Task goal
Reproduce the whole listing below without its pictures, exactly as written.

Task input

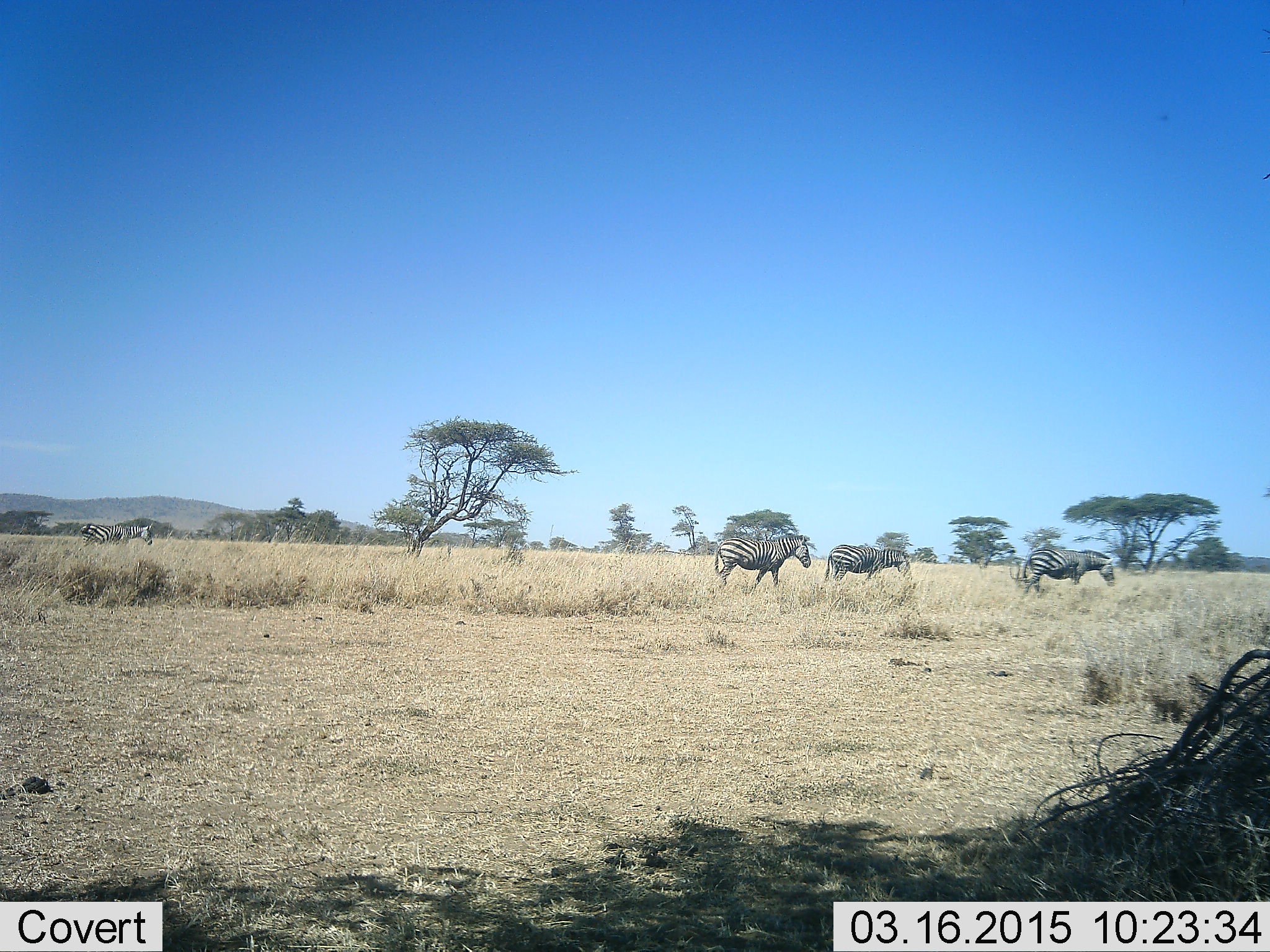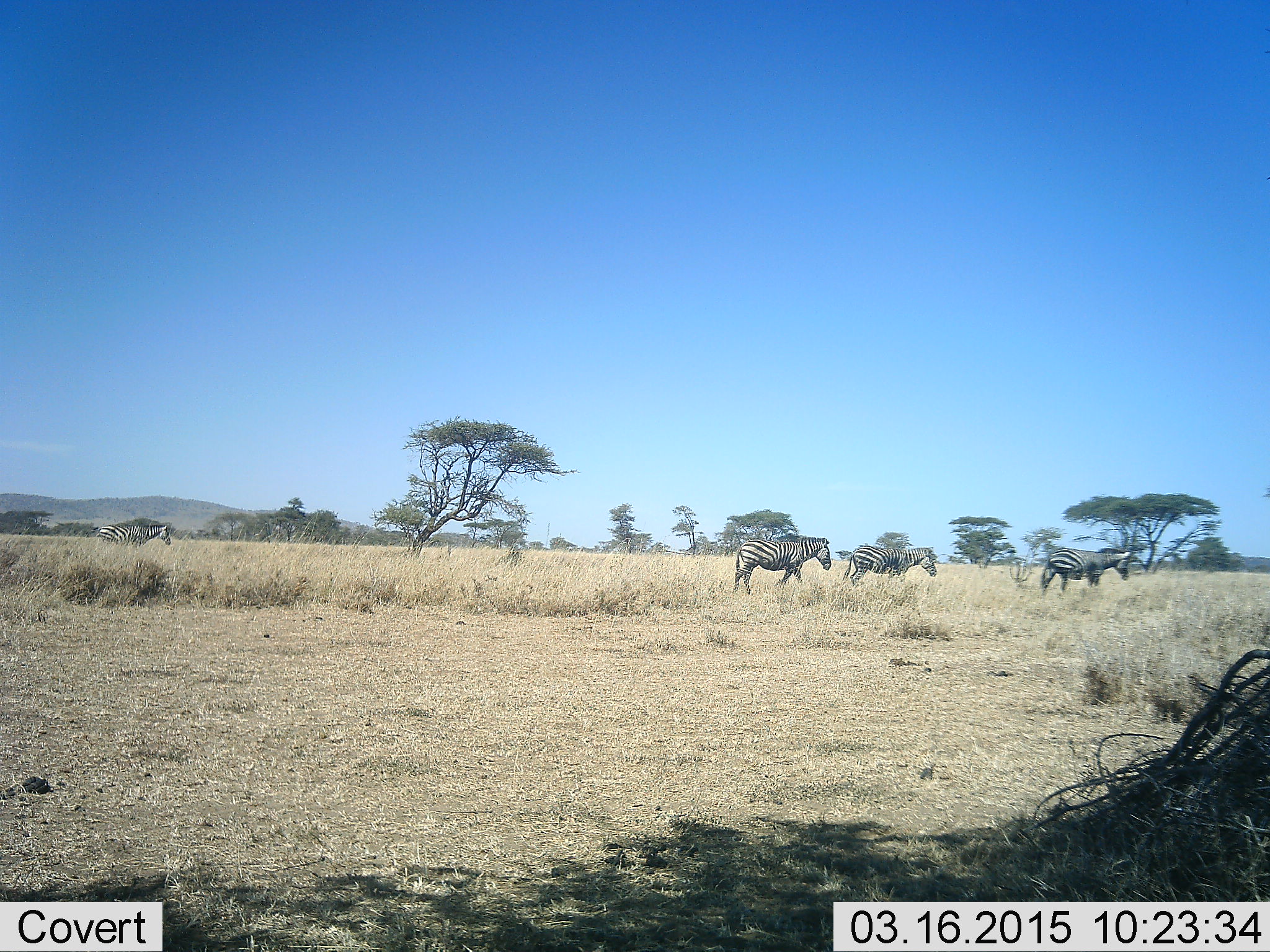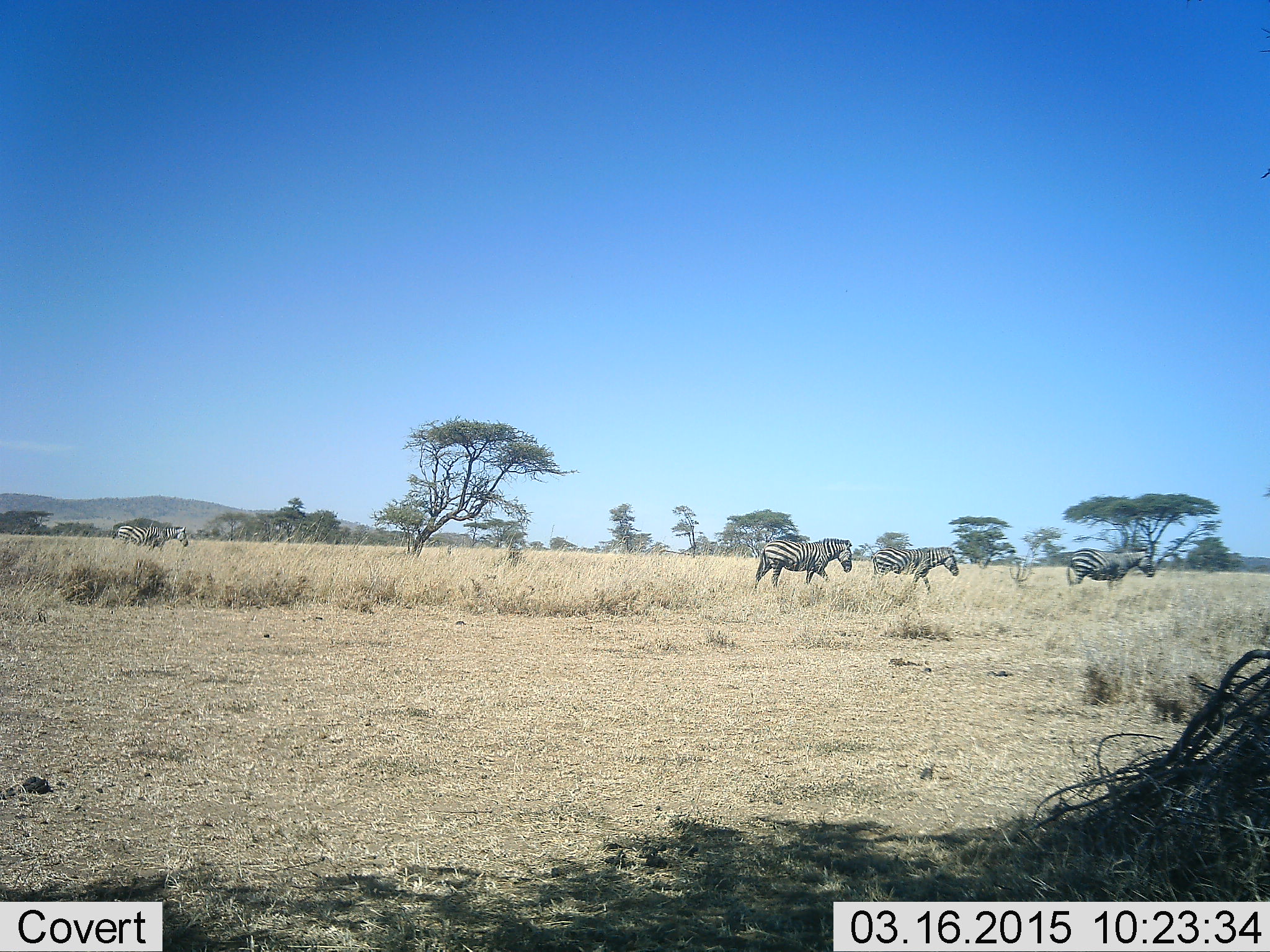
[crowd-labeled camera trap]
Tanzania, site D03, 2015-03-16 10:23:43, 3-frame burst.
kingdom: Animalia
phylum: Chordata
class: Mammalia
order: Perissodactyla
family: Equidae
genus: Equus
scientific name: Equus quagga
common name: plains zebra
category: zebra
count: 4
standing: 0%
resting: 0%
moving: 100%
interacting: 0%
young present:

Exercise result
[crowd-labeled camera trap]
Tanzania, site D03, 2015-03-16 10:23:43, 3-frame burst.
kingdom: Animalia
phylum: Chordata
class: Mammalia
order: Perissodactyla
family: Equidae
genus: Equus
scientific name: Equus quagga
common name: plains zebra
category: zebra
count: 4
standing: 0%
resting: 0%
moving: 100%
interacting: 0%
young present:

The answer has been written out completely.